3 de janeiro de 2014

Deus desceu misericordiosamente com sua graça

Reflexão sobre o Sagrado Coração de Jesus para a primeira sexta-feira do mês. 

Por Frei Almir Ribeiro Guimarães , OFM

 A piedade cristã se compraz em contemplar o amor do Redentor de modo particular nas primeiras sextas-feiras de cada mês, dia consagrado ao Coração de Jesus. Os discípulos do Senhor Jesus se detêm diante do peito dilacerado do Senhor Jesus e se deixam purificar com águas salutares que brotam desse Coração cheio de graça.

cruz

 No tempo do Natal e da Epifania entramos em contato com o tema da bondade do Senhor que se manifesta na singeleza de um Deus que se torna criança, na kenosis do  Senhor. Aquele que sobe às alturas da cruz é o mesmo que desceu até nós na encarnação. 

Santo  Agostinho: “O Criador tornou-se criatura para encontrar o que estava perdido. Por isso, o homem confessa nos salmos:  Antes de ser humilhado, eu pequei (cf. Sl  118, 67). O homem pecou e tornou-se culpado; Deus nasceu como homem para libertar o culpado. O homem caiu mas Deus desceu. O homem caiu miseravelmente, Deus desceu misericordiosamente. O homem caiu por orgulho, Deus desceu com sua graça” (Santo Agostinho,  Liturgia das Horas I, p. 486-487).

Agostinho fala do pecado do orgulho, aliás, o mais grave e único pecado.  O homem quer ser Deus, quer ser dono absoluto de seu destino, quer ter em mãos todas as cordas de sua vida.
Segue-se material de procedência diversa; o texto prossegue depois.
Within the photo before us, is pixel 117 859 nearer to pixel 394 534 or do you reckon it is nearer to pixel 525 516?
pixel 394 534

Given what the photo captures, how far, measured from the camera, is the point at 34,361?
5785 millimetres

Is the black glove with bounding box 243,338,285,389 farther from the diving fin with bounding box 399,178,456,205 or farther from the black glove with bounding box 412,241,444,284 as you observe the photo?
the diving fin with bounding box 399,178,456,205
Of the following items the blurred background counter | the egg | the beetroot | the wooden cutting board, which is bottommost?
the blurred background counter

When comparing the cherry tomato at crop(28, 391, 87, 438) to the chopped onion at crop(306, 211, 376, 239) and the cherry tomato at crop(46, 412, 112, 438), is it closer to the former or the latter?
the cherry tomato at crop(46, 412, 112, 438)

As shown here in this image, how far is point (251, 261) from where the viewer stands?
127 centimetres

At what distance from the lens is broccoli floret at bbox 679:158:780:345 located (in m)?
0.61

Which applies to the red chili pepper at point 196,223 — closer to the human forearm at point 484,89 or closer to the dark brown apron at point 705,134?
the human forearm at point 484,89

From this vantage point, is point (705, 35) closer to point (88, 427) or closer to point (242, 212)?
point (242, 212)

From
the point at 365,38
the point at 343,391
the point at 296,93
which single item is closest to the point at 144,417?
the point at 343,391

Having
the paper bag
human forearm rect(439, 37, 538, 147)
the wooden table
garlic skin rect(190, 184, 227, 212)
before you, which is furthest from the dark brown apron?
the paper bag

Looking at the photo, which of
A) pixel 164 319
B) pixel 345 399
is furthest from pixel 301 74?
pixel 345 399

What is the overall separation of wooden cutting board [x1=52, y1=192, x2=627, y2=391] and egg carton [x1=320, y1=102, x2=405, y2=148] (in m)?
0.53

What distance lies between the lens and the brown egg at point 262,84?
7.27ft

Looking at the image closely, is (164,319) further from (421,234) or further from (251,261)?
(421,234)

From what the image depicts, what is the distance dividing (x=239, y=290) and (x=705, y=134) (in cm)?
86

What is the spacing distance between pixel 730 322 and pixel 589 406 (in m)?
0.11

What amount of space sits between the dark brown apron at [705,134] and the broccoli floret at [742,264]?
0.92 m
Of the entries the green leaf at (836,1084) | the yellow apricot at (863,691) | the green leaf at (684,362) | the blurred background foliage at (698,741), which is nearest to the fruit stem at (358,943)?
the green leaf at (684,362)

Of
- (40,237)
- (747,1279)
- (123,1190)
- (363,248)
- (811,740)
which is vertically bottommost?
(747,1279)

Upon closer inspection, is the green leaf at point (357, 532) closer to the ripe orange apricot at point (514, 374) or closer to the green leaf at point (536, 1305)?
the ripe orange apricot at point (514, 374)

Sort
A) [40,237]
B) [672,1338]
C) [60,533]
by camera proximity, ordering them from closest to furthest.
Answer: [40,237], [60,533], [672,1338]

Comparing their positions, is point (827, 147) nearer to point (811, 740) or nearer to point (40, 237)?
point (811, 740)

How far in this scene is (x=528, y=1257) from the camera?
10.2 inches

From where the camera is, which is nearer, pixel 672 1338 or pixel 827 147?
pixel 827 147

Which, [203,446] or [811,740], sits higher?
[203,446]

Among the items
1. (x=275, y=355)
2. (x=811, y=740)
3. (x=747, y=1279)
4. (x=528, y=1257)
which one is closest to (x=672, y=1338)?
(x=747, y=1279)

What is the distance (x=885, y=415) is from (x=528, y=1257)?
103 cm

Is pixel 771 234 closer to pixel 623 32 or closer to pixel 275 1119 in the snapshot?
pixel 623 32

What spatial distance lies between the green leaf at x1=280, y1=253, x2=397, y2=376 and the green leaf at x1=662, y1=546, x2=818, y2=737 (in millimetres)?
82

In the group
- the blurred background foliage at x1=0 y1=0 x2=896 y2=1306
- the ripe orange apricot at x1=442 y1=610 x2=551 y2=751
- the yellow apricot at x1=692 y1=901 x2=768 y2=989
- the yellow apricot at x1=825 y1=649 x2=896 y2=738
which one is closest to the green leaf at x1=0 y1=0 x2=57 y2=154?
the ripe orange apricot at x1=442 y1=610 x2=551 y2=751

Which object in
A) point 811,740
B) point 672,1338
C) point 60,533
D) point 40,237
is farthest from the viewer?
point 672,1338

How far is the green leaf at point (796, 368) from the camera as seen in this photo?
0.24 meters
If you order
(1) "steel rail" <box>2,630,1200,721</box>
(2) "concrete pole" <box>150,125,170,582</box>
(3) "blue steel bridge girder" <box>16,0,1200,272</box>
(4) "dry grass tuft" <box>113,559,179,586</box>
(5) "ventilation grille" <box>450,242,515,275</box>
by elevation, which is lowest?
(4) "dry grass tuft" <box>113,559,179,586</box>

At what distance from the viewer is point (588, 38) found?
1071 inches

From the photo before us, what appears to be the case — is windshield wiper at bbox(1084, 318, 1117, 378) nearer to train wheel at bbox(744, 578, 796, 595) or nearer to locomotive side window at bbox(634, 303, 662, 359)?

Compreende-se que as pessoas devam ser educadas para a garra, para a fortaleza, para o empreendimento. 

Não podemos defender uma espiritualidade cristã de seres que vivem se apagando, negando sua dignidade, renunciando ao esforço, negando sua nobreza de criaturas do Altíssimo.  Há, no entanto, essa tentação da autossuficiência, do homem que se coloca à frente, superior aos outros, esse homem que come do fruto da árvore porque quer ser como um Deus. “O  homem caiu por orgulho,  Deus desceu com sua graça”.

O Deus que chega perto dos homens vem de mansinho, sem aparato. Nasce num canto do Oriente sem atabaques e fanfarras. Ele é uma criança com todas  as carências das crianças.  Mais tarde prestará atenção em todos.  Pousará o seu olhar no que é pequeno: no pecador Zaqueu e na mulher pobre que coloca no cofre do templo tudo o que possui. E ao longo de sua vida  mostrará o tesouro de sua misericórdia:  sacia os famintos, cura os doentes, perdoa os pecadores,  acolhe em seu regaço os pródigos. “O homem caiu por orgulho, Deus desceu com sua graça”.

E lá está ele, indefeso, suspenso na cruz entre o céu e a terra. O que desceu no presépio é levantado no madeiro. Perto dele um ladrão sente no coração o arrependimento. Volta-se para aquele que está preso, que se movimenta na cruz sofrendo desconforto. Pede ainda misericórdia ao Senhor.  “Hoje mesmo estarás comigo no paraíso”. Deus desceu com sua misericórdia. “O homem caiu por orgulho, Deus desceu por misericórdia”.